Fig. 1. ofs mutants fail to undergo meiosis or differentiation.
(A-C) Phase images, apical-tip oriented to the left. (A) Heterozygous
testes appear wild-type, with elongating spermatids filling most of the
testis. (B) Mutant testes lack elongating spermatids. (C)
ofs/Df(3R)mbc-R1 is indistinguishable from
ofs/ofs (B). (D,E) High-magnification, with diagrams
of the represented stages. Color code: primary spermatocyte nucleus, red;
nucleolus, black; haploid spermatid nucleus, orange; fused mitochondrial
derivative, purple; dissociated mitochondria, blue; cell outlines (where
discernable), gray. (D) Heterozygous testes have examples of mature primary
spermatocytes (left) and onion-stage spermatids (right). (E) The most
prevalent cells found in ofs testes resemble primary spermatocytes.

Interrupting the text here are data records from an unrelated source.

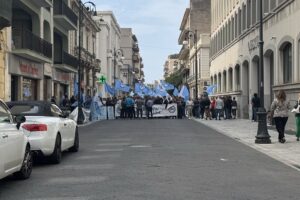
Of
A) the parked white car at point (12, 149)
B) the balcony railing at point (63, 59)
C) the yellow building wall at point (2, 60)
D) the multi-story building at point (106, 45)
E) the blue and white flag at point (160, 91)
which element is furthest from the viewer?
the multi-story building at point (106, 45)

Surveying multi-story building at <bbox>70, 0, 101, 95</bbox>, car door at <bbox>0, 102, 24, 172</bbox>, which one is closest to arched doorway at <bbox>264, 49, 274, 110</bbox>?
multi-story building at <bbox>70, 0, 101, 95</bbox>

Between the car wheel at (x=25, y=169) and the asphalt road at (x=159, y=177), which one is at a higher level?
the car wheel at (x=25, y=169)

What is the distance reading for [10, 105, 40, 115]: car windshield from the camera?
1288 centimetres

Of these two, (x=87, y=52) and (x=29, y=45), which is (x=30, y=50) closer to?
(x=29, y=45)

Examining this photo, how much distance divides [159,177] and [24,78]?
22.8m

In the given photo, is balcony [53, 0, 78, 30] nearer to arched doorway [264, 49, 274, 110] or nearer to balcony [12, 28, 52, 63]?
balcony [12, 28, 52, 63]

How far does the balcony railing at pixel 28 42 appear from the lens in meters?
29.6

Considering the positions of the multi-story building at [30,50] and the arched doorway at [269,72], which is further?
the arched doorway at [269,72]

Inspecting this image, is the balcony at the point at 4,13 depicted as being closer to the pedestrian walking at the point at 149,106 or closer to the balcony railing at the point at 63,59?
the balcony railing at the point at 63,59

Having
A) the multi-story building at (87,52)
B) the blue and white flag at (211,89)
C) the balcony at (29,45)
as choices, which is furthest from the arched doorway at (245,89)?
the multi-story building at (87,52)

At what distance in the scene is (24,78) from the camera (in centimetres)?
3173

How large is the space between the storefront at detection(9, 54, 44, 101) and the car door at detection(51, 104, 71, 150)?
50.0 ft

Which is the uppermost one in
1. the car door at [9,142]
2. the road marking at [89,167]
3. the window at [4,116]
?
the window at [4,116]

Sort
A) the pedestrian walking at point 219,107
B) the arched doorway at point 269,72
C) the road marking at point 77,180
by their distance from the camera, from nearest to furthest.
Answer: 1. the road marking at point 77,180
2. the arched doorway at point 269,72
3. the pedestrian walking at point 219,107
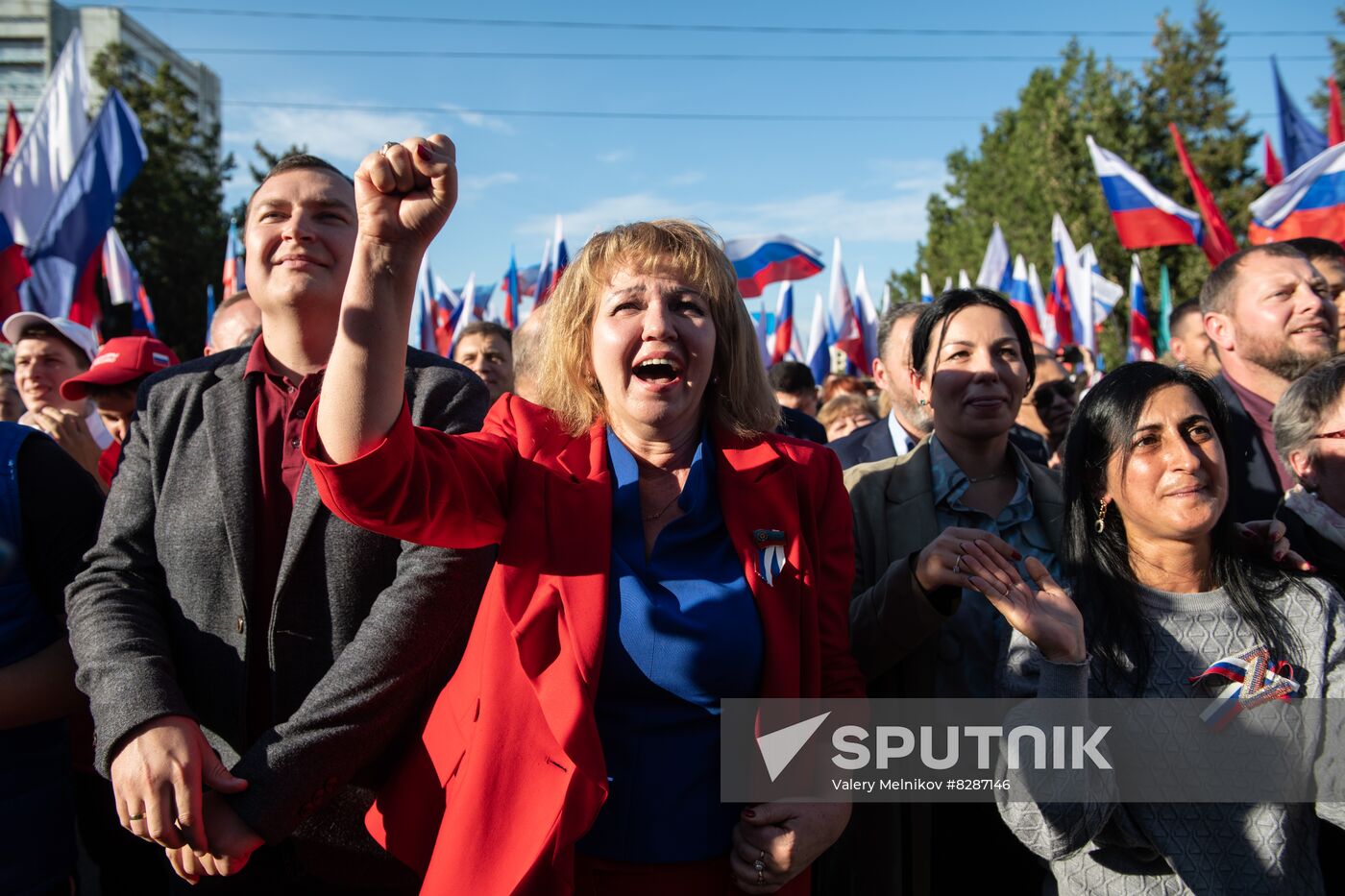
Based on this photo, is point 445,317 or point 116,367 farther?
point 445,317

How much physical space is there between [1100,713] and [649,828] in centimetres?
105

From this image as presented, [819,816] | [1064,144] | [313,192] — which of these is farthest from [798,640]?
[1064,144]

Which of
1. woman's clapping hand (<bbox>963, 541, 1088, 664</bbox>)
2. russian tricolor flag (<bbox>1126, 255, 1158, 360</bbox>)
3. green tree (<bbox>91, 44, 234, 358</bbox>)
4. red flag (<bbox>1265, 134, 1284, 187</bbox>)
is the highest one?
green tree (<bbox>91, 44, 234, 358</bbox>)

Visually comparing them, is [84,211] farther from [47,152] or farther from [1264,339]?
[1264,339]

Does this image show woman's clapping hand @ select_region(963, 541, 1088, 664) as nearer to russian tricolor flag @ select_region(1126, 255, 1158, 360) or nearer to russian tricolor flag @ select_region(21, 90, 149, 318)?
russian tricolor flag @ select_region(21, 90, 149, 318)

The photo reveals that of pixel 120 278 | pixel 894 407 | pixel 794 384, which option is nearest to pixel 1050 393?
pixel 794 384

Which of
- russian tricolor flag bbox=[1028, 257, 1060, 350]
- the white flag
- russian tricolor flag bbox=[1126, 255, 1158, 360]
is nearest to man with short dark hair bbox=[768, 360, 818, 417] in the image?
the white flag

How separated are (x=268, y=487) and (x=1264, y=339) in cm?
339

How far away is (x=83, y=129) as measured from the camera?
7379mm

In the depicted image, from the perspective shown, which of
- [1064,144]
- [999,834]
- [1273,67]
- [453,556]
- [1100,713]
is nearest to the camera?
[453,556]

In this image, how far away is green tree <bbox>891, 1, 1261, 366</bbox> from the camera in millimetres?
29375

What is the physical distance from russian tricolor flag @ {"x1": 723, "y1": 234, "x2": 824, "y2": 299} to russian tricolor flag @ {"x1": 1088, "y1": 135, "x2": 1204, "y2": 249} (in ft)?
10.4

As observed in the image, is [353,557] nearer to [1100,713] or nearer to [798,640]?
[798,640]

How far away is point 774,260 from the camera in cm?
1095
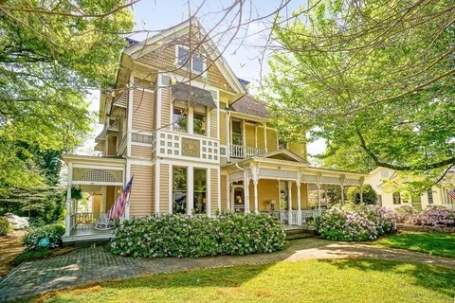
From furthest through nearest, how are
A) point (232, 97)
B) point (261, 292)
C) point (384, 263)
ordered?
1. point (232, 97)
2. point (384, 263)
3. point (261, 292)

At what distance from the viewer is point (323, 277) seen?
633 centimetres

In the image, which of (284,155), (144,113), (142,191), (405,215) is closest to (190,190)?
(142,191)

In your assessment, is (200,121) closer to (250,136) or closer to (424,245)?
(250,136)

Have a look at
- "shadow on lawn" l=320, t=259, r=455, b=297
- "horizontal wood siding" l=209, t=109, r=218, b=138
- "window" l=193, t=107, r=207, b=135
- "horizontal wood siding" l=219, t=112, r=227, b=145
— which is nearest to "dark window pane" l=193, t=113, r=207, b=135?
"window" l=193, t=107, r=207, b=135

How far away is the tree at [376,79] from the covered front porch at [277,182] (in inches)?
93.7

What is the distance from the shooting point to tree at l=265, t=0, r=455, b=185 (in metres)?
2.11

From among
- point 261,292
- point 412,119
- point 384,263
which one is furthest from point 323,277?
point 412,119

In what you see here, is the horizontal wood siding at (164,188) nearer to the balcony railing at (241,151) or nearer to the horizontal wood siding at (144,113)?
the horizontal wood siding at (144,113)

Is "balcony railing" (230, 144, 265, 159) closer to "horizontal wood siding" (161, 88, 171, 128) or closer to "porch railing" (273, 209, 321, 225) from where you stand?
"porch railing" (273, 209, 321, 225)

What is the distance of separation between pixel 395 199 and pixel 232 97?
22.6 metres

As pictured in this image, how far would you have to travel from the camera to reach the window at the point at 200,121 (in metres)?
13.1

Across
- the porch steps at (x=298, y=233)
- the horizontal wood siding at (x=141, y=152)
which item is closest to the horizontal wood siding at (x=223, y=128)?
the horizontal wood siding at (x=141, y=152)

(F,G) Whole-mount immunofluorescent images of wild-type (F, arrowhead,
2xlacZ+) and ofs (G, arrow,
lacZ-) clones in a heterozygous background. Flies were
aged 4 days after clone induction, which allowed clones to progress midway
through the meiotic G2 of wild-type spermatocytes.
(F',G') Brackets are the same size in each panel,
highlighting the cell size difference between the two clones. The entire
ofs cell outline (PTyr, phospho-Tyrosine) is approximately the same
size as the nucleus of the control cell.